▶ _Provided records_
+===+

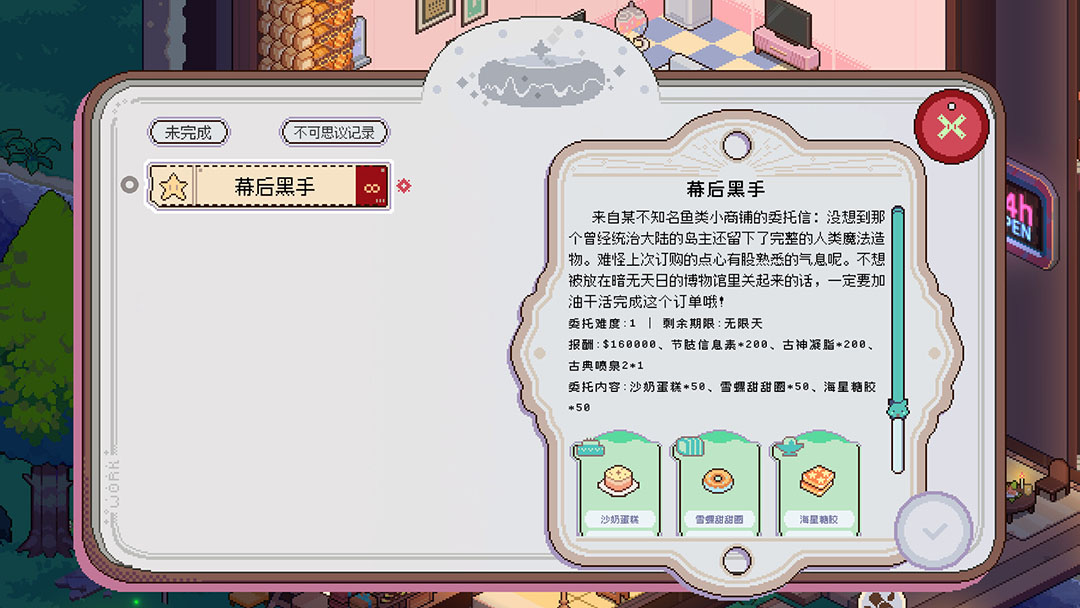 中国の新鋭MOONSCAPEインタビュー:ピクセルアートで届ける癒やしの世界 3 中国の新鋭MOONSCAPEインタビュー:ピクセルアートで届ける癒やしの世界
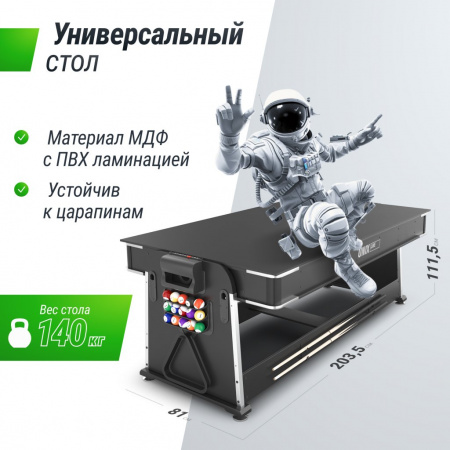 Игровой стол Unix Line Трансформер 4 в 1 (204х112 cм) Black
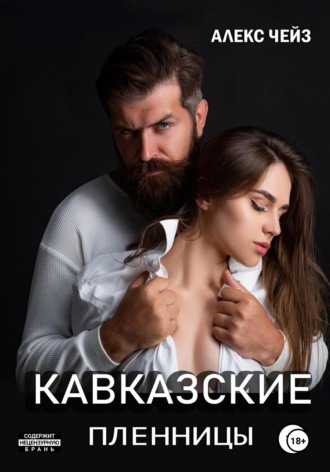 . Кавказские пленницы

+===+

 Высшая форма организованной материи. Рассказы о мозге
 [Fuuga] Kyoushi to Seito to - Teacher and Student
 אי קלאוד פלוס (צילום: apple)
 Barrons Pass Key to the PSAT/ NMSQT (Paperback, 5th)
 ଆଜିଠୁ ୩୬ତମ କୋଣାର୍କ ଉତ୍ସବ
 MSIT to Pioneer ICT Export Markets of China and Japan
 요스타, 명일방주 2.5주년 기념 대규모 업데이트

+===+

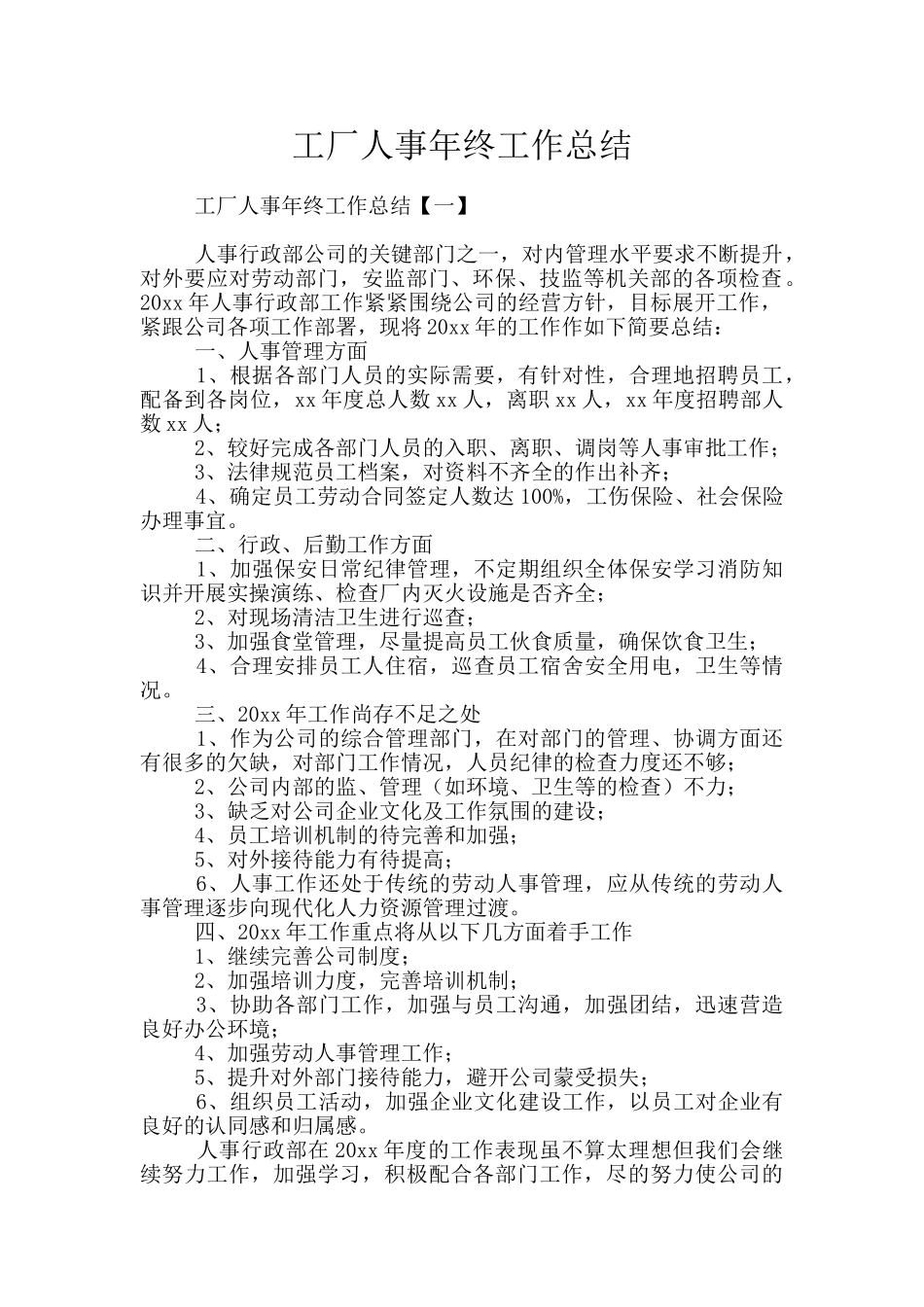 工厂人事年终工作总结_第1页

+===+

Look through the entries above and quote exactly the lines from the line with "Высшая форма организованной" to the line with "ଆଜିଠୁ ୩୬ତମ କୋଣାର୍କ ଉତ୍ସବ", counting both of those lines.

 Высшая форма организованной материи. Рассказы о мозге
 [Fuuga] Kyoushi to Seito to - Teacher and Student
 אי קלאוד פלוס (צילום: apple)
 Barrons Pass Key to the PSAT/ NMSQT (Paperback, 5th)
 ଆଜିଠୁ ୩୬ତମ କୋଣାର୍କ ଉତ୍ସବ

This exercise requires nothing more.